| Enunciado |
Por favor, responda: segundo o texto do documento, como os seres humanos da Idade da Pedra comiam a carne?

Enquanto o Dalai Lama ouvia atentamente meus argumentos, seus olhos inteligentes se arregalaram um pouco, como se ele estivesse levemente surpreso com a ingenuidade das minhas perguntas, ou até mesmo como se as considerasse divertidas. Depois, com uma risada vigorosa, cheia de boa vontade, ele respondeu.
— Quando se diz que o conhecimento conduz à liberdade ou à solução de um problema, é preciso compreender que há muitos níveis diferentes. Digamos, por exemplo, que os seres humanos na Idade da Pedra não sabiam cozinhar a carne mas mesmo assim tinham a necessidade biológica de consumi-la. Por isso, comiam exatamente como um animal selvagem. À medida que evoluíram, aprenderam a cozinhar, a acrescentar temperos para tornar a comida mais saborosa e depois inventaram pratos mais diversificados. E até mesmo na atualidade, se estamos com alguma doença específica e, através do conhecimento, aprendemos que um certo tipo de alimento não é bom para nós, muito embora tenhamos o desejo de consumi-lo, nós nos refreamos. Portanto, está claro que quanto mais sofisticado for o nível do nosso conhecimento, com maior eficácia lidaremos com o mundo natural.

| Seção de dados |
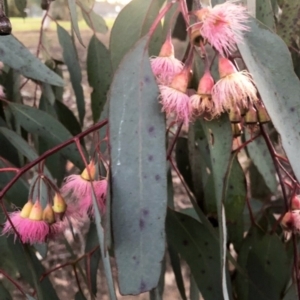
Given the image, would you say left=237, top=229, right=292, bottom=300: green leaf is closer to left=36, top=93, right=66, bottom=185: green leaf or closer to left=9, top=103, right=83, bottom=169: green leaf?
left=9, top=103, right=83, bottom=169: green leaf

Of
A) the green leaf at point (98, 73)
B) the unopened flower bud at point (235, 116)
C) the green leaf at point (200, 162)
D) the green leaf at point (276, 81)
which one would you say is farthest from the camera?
the green leaf at point (98, 73)

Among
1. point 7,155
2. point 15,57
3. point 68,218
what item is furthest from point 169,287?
point 15,57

| Resposta ao exercício |
Comiam exatamente como um animal selvagem, pois não sabiam cozinhar a carne.